*Document segment:*
With the data science tool set, the aim is to offer analysts some choice while keeping a lid on support costs.
The department provides tools to support development in data science languages R and Python as well as a choice of statistical libraries. But for sharing data with ministers, analysts are told to use the Treasury's Plotly Dash environments. Repeatable analysis should use Power BI and the department is ruling out some new languages and continuing with Tableau, at least in the short term.
"We need to get a skill set and community of analysts around Power BI and be proficient at that as a common platform before we start exploring other areas," Kelly adds.
But the restrictions are not intended to prevent the department from exploiting data science techniques in AI to improve understanding of government performance.
The team is developing a new forecasting process using a neural net which it hopes will lead to more accurate forecasting of how much cash the Treasury needs on a day-to-day basis, Kelly says. "AI is a big part of the strategy and identifying how we can use data science and AI to improve the way that we work."

*Required task 1:*
Extract the records from the line containing "Out of the options" through the line containing "24.0 meters", copying each line word for word.
The passage above and the records that follow come from unrelated sources.

*Extracted information:*
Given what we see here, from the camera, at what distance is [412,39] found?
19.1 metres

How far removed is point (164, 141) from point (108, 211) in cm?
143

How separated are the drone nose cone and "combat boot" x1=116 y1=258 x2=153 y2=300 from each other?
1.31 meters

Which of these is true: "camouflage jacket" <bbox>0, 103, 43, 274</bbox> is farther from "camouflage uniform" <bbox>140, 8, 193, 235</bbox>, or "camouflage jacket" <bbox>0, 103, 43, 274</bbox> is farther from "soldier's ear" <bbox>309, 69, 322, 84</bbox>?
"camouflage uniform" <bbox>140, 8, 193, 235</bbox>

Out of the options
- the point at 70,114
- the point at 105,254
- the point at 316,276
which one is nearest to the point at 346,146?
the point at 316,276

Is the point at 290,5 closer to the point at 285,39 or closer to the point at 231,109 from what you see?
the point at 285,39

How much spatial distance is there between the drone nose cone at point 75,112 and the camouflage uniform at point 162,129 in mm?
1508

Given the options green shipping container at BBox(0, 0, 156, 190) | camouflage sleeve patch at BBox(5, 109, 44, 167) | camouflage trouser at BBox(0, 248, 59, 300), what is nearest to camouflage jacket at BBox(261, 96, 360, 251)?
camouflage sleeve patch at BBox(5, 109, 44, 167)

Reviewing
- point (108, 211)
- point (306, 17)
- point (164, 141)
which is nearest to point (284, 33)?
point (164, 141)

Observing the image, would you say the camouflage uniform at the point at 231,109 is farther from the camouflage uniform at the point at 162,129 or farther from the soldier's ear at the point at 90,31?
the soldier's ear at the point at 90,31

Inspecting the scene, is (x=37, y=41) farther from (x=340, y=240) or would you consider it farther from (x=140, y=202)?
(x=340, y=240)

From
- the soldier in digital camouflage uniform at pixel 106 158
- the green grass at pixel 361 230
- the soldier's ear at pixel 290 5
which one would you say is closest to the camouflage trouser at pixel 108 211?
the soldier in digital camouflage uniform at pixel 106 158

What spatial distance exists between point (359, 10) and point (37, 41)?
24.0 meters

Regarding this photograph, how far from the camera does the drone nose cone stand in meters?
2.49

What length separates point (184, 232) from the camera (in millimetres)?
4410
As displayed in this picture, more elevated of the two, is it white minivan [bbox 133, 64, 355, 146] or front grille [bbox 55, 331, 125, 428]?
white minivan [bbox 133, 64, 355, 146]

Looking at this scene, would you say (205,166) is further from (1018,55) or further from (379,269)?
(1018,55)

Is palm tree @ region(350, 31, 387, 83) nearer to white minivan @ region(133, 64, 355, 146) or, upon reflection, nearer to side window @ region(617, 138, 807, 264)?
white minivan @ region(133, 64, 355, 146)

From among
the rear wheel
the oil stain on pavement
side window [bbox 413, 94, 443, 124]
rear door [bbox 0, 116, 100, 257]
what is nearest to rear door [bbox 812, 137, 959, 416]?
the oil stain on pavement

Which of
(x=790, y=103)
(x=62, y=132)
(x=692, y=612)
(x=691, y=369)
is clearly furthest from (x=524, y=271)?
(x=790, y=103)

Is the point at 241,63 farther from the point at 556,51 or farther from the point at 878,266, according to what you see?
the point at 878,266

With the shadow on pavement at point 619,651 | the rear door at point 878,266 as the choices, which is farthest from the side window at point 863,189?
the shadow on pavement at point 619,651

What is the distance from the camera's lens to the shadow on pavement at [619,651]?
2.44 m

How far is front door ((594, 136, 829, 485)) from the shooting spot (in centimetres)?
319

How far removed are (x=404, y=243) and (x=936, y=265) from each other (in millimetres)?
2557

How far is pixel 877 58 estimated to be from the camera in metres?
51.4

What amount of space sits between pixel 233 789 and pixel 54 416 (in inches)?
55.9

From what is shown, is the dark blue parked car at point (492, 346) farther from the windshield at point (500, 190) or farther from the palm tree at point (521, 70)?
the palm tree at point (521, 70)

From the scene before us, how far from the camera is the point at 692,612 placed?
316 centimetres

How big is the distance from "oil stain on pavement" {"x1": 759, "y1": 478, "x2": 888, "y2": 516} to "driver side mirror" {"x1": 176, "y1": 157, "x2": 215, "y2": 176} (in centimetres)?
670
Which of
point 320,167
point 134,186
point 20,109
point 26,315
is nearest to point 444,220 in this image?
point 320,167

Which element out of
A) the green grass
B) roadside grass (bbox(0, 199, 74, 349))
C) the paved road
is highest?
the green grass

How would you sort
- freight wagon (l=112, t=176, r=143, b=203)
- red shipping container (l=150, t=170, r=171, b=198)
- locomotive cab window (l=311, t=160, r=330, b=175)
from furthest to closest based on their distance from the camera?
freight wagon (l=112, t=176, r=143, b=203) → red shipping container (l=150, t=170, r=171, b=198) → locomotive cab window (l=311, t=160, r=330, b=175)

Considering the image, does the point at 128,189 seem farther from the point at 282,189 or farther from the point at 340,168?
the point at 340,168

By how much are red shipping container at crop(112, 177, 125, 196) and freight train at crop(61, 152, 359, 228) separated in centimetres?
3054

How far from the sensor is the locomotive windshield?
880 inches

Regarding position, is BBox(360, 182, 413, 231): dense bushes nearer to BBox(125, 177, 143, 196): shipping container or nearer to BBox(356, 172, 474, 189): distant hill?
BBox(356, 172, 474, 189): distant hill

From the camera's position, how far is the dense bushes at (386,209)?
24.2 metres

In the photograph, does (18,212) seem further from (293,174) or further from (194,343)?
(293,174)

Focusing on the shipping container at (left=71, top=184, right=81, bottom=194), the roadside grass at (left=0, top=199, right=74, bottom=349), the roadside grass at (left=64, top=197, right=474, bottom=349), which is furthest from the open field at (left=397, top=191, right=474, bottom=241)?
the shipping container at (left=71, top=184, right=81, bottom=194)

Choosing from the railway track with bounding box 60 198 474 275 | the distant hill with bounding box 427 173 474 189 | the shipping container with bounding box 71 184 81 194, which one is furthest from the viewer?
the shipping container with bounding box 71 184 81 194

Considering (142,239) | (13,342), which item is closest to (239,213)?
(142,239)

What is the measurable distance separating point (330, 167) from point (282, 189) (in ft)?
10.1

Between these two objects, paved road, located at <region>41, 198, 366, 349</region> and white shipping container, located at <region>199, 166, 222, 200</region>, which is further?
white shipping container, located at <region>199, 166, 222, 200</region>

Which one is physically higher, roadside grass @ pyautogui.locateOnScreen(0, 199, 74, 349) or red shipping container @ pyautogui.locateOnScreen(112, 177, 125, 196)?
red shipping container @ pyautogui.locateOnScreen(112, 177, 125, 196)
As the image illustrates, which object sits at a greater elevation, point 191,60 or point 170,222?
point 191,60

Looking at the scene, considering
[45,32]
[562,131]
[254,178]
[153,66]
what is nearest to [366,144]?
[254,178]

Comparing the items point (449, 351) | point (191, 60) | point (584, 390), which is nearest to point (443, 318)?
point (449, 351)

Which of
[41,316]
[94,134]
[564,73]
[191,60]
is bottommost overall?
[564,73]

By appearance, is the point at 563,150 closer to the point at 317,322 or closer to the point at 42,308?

*Required task 2:*
According to the passage on the Treasury's data science tools, what does the team hope its neural-net forecasting process will predict more accurately?

*Response 1:*
Out of the options
- the point at 70,114
- the point at 105,254
- the point at 316,276
which one is nearest to the point at 346,146?
the point at 316,276

Is the point at 290,5 closer to the point at 285,39 or closer to the point at 231,109 from what you see?
the point at 285,39

How much spatial distance is there between the drone nose cone at point 75,112 and the camouflage uniform at point 162,129 in mm?
1508

Given the options green shipping container at BBox(0, 0, 156, 190) | camouflage sleeve patch at BBox(5, 109, 44, 167) | camouflage trouser at BBox(0, 248, 59, 300), what is nearest to camouflage jacket at BBox(261, 96, 360, 251)?
camouflage sleeve patch at BBox(5, 109, 44, 167)

Reviewing
- point (108, 211)
- point (306, 17)
- point (164, 141)
which is nearest to point (284, 33)?
point (164, 141)

Observing the image, would you say the camouflage uniform at the point at 231,109 is farther from the camouflage uniform at the point at 162,129 or farther from the soldier's ear at the point at 90,31?
the soldier's ear at the point at 90,31

Inspecting the scene, is (x=37, y=41) farther from (x=340, y=240) or would you consider it farther from (x=140, y=202)?
(x=340, y=240)

From
- the soldier in digital camouflage uniform at pixel 106 158
- the green grass at pixel 361 230
- the soldier's ear at pixel 290 5
which one would you say is closest to the camouflage trouser at pixel 108 211?
the soldier in digital camouflage uniform at pixel 106 158

What spatial distance exists between point (359, 10) and point (37, 41)?
24.0 meters

*Response 2:*
How much cash the Treasury needs on a day-to-day basis.